Last Friday an elderly man stepped slowly through the door, the skin of his upper face white and smooth, arresting cold blue eyes casting around the room for the person he had come to see. He spoke in a Northern Farmer way, the corners of his lips buttoned up like his wool jacket. I offered to take a message and he assented, looking only at my pen poised over the message pad.
"What's your name?" I asked.
"Roger E__," he said.
I said his name sounded familiar.
Uninflected: "It should."
He spared me his telephone number and left, accepting my assurance that my coworker would call him.
I haven't yet gotten the story on Mr. E., but I will be asking.


Post title from The New Colossus by Emma Lazarus.

7 comments:

Von said...

Oh yes you can't beat a friendly face and a welcoming approach to melt ice, soothe troubled waters and get the work done.

jinksy said...

I did enjoy this little vignette of YOU - which came across so clearly, despite the fact you were writing about others. You have a commendable attitude to others' problems. It is a rare gift.

Wanda said...

The people that are in need of your help, probably don't realize how lucky they are, that it's you they are speaking to.
I know how the lady felt. It took us 6 months and countless emails, phone calls, and faxes to our electric company's insurer, to get conpensation, for damages due to an electrical surge to our home, but we did get it!

Lord Wellbourne said...

I know that face and demeanor.

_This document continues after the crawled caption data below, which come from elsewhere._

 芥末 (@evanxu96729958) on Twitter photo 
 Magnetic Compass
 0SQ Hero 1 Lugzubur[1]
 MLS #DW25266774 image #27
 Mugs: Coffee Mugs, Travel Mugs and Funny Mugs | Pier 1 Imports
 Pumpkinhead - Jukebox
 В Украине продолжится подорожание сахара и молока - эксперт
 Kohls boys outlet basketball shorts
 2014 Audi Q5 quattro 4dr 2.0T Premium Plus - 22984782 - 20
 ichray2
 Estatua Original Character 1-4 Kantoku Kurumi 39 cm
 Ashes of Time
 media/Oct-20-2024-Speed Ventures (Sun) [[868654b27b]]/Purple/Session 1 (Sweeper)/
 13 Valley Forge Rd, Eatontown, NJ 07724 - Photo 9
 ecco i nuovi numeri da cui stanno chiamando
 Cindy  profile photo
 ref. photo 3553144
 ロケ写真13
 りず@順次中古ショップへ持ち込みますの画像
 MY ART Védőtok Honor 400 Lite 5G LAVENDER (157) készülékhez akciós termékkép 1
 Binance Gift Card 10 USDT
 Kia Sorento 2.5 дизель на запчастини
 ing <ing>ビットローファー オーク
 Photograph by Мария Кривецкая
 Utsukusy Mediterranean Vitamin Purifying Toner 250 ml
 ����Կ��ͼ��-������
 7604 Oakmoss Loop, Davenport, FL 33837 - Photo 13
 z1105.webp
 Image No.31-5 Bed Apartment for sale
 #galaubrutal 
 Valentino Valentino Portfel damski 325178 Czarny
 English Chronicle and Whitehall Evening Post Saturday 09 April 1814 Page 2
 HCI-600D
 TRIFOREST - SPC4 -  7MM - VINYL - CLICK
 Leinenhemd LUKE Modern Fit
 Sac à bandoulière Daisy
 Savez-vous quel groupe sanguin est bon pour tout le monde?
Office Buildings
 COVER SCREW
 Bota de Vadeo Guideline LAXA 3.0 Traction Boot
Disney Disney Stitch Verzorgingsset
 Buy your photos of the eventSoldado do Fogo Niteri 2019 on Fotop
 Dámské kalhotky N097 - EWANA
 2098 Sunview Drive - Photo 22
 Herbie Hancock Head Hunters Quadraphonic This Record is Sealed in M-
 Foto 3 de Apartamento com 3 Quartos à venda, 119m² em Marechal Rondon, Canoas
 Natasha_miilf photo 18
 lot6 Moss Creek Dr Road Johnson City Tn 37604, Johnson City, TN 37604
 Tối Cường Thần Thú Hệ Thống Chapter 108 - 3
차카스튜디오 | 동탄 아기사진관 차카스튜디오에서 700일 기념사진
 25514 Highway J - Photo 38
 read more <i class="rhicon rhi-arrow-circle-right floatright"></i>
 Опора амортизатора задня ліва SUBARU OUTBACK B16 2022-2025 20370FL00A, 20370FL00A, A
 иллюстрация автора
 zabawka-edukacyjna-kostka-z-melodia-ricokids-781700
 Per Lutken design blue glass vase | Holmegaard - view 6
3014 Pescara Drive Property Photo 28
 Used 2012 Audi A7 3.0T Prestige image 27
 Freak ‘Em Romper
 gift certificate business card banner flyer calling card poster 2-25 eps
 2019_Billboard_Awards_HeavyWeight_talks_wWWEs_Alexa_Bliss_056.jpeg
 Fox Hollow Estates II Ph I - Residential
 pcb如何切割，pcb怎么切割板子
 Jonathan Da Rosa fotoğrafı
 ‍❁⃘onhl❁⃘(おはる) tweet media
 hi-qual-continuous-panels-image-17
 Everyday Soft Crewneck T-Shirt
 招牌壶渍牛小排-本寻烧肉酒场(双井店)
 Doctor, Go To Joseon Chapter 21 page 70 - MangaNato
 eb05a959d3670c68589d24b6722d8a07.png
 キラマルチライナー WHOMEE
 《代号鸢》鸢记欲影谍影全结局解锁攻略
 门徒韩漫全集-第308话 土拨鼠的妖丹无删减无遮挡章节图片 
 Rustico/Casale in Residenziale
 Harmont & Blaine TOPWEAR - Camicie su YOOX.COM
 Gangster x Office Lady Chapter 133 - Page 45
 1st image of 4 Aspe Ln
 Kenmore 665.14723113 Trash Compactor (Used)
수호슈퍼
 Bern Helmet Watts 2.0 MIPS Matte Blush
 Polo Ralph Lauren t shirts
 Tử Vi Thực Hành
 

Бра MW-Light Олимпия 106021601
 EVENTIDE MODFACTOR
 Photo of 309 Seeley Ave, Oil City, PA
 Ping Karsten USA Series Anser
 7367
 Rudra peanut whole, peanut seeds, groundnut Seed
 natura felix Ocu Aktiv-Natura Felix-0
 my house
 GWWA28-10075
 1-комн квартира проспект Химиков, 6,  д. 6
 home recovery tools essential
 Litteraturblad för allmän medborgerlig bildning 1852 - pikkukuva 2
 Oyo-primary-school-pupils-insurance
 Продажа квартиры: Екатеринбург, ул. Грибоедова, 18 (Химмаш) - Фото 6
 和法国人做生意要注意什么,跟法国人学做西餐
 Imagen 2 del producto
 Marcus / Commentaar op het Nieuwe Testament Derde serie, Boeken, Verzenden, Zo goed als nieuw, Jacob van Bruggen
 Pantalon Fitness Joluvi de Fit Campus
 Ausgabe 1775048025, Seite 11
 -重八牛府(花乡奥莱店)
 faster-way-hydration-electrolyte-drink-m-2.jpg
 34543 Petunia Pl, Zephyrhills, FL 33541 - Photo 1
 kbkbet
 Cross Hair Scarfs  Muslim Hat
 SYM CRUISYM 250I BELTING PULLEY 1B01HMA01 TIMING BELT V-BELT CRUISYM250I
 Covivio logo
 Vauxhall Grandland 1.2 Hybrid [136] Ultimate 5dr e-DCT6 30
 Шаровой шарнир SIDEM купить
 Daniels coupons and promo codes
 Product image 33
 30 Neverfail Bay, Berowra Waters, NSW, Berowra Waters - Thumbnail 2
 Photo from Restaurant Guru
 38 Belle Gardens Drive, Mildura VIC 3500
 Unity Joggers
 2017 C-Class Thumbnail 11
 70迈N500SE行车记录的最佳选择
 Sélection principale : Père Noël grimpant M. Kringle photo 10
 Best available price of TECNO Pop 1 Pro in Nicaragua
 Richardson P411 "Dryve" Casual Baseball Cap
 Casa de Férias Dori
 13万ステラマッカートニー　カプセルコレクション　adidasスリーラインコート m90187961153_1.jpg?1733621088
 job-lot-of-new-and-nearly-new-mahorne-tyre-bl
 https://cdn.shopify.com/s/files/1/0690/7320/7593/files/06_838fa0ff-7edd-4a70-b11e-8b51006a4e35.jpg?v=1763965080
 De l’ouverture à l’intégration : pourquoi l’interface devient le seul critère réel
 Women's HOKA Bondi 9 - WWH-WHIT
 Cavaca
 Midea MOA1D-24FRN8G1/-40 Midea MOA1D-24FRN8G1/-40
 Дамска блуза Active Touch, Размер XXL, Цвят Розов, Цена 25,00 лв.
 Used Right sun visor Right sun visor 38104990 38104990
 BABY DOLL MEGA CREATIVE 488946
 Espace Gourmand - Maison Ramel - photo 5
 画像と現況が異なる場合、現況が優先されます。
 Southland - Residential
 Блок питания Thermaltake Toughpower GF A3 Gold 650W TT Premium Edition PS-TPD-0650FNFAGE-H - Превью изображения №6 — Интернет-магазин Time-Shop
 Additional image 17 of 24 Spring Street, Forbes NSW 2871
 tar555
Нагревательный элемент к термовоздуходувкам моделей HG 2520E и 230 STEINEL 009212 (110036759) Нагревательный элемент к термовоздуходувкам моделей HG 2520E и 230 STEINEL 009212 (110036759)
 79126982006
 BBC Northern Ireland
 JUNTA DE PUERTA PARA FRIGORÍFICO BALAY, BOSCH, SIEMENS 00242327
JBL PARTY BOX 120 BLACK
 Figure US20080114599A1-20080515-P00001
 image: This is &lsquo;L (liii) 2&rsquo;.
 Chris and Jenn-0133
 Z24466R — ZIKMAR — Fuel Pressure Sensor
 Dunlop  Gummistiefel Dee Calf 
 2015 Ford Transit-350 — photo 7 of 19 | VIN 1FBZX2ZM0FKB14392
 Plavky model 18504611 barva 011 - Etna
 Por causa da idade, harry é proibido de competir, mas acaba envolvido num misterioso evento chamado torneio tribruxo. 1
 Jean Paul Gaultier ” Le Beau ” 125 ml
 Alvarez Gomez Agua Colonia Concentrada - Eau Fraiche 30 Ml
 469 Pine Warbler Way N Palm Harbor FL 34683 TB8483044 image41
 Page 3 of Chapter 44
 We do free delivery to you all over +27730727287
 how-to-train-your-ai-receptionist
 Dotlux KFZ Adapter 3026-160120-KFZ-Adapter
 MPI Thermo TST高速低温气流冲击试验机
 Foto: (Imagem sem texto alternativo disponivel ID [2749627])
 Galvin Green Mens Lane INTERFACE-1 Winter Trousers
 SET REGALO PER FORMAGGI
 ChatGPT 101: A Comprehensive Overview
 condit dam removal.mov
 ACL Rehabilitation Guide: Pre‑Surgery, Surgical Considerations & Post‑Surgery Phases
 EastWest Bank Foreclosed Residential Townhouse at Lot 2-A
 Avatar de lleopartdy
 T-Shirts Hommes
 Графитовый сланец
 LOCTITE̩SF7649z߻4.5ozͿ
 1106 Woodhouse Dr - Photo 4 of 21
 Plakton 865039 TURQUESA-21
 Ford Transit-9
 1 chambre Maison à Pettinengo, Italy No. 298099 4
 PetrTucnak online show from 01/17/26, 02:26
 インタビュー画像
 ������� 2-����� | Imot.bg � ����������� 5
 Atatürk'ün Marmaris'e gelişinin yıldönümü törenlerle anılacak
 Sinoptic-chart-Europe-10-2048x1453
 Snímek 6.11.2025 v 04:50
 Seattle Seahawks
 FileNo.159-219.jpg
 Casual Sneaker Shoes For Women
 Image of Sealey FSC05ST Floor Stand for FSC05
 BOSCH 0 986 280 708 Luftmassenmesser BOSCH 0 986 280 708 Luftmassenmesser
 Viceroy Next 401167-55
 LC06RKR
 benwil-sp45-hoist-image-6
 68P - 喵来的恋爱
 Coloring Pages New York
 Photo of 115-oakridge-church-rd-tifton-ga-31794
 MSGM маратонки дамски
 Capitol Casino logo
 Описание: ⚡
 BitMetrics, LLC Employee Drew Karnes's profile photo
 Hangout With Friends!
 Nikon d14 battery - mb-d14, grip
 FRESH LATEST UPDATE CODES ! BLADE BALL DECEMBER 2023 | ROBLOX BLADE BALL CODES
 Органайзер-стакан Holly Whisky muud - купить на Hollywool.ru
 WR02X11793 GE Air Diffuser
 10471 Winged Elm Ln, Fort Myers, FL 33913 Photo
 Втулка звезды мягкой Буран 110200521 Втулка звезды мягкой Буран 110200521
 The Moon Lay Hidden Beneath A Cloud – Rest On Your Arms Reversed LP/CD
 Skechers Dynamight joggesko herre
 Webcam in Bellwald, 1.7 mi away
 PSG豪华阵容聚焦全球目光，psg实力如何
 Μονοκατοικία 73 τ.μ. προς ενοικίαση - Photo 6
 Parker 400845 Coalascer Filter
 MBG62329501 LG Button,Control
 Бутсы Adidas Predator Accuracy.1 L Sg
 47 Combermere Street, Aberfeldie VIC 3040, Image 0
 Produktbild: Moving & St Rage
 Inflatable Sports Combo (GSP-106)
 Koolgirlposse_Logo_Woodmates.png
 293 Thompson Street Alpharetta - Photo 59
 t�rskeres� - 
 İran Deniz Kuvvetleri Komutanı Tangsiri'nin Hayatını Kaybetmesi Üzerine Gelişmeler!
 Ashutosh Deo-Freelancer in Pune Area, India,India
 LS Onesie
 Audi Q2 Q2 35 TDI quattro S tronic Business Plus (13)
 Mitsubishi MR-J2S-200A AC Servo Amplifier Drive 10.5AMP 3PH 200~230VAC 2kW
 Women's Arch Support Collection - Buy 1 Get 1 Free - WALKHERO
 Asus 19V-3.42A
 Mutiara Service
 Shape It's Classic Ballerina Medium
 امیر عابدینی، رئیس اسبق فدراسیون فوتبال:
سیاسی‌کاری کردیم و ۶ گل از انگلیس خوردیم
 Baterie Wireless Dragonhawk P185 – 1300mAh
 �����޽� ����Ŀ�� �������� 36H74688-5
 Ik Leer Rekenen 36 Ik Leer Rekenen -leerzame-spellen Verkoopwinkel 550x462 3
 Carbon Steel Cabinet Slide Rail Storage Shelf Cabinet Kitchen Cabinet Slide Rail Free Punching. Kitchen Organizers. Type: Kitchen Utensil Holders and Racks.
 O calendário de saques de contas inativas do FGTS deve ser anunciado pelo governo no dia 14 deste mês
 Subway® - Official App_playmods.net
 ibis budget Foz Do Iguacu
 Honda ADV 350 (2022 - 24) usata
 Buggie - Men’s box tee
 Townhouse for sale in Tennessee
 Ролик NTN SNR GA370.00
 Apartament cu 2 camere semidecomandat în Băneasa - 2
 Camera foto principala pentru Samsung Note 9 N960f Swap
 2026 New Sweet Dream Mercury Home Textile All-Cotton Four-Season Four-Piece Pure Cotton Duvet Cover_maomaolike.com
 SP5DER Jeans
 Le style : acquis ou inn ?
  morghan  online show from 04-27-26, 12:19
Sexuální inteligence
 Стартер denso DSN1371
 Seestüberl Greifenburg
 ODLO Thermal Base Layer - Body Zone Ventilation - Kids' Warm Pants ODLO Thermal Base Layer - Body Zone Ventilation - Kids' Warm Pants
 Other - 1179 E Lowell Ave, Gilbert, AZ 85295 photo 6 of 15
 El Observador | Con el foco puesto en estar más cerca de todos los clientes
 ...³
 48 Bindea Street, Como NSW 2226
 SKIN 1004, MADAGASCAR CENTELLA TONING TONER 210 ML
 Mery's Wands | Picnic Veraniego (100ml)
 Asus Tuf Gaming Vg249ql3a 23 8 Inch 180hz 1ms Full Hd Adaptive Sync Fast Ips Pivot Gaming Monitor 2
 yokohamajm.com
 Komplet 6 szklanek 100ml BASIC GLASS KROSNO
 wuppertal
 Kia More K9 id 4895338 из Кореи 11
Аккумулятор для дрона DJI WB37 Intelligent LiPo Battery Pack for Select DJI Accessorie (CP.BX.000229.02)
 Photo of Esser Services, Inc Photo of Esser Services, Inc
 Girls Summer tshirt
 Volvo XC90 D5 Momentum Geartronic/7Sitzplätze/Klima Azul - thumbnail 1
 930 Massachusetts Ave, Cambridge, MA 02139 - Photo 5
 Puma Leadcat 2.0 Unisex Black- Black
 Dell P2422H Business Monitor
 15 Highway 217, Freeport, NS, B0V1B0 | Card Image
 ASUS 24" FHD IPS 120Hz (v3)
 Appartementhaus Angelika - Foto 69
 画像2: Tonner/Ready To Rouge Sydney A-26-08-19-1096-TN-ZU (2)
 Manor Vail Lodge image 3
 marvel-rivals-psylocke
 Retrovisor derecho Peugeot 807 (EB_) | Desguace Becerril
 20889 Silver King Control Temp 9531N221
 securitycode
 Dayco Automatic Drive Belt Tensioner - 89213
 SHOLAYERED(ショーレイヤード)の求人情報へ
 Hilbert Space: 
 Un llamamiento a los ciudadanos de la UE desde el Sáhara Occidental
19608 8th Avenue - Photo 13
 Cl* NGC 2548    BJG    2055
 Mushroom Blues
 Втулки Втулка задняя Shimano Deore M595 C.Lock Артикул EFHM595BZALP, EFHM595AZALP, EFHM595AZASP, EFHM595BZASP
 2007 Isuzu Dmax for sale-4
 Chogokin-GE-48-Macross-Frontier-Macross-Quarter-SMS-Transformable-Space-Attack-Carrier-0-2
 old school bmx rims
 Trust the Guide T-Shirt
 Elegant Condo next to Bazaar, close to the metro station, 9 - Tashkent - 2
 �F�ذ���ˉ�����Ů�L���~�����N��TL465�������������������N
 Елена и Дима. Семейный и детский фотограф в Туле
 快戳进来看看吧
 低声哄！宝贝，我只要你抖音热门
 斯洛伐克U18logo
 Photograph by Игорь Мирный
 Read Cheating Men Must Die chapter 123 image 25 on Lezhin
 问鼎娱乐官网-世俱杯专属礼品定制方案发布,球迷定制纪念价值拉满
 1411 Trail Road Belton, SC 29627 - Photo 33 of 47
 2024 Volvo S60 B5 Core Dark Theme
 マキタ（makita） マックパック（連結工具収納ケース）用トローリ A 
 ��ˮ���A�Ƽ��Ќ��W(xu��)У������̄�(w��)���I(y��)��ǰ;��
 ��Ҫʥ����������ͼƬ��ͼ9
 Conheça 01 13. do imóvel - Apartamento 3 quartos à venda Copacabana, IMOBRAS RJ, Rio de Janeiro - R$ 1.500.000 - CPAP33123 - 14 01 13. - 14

I have that face and demeanor. jinksy is right, it is a rare gift. And it can also be a curse. The flip-side is you are sometimes a whipping-boy for all the frustration that has built up in someone who's been given the run-around by others. The 'gift' part is in knowing it's not about you--personally. It's about listening and empathy. If you can hold on to that concept while being berated you're home free. Picture yourself wearing a giant red heart with a big S imposed over it. You are the super hero of composed compassion. Before long 'they' will see it too.

Barb said...

You are an excellent people-watcher, June, and an astute conveyor of character(s). I like the satisfaction this part of your job gives you. PS I wonder how you'd describe me - I shudder to think of it...

rachel said...

I love the invisibility that comes with middle age. It's freeing. Not only can I go out shopping in bag-lady clothes, but I don't care; no one notices. No one expects much of me, and it's a relief. I can smile at or talk to other people's children without their parents clutching them in fear. And the invisibility lifts when necessary: I'm the neighbour who may not be the first one you think of to invite to your parties, but who is the first you think of who will come to your aid in emergency, and I'm comfortable with that. The self-consciousness of youth has been left behind, and I feel more authentically myself, year upon year.

And, like your customers, I do tend to favour the friendly middle-aged face myself when I need help or advice, because I know I'm likely to be heard.

BTW, I'm reading your blog for the first time, with much pleasure.

June said...

Von, so true!

Jinksy, you're too kind. People SO OFTEN apologize before they've even asked, and they're SO thankful! That makes it easy to have a "commendable attitude."

Wanda, I think they do realize how lucky they are, judging by their expressions of gratitude. Makes me feel good.

LW, it's all that waiting tables training, really.

Barb, I know a woman who seems very similar to you. Salt of the earth.

Rachel, thank you so much for coming by! And yes, isn't it true? So much easier to be middle-aged!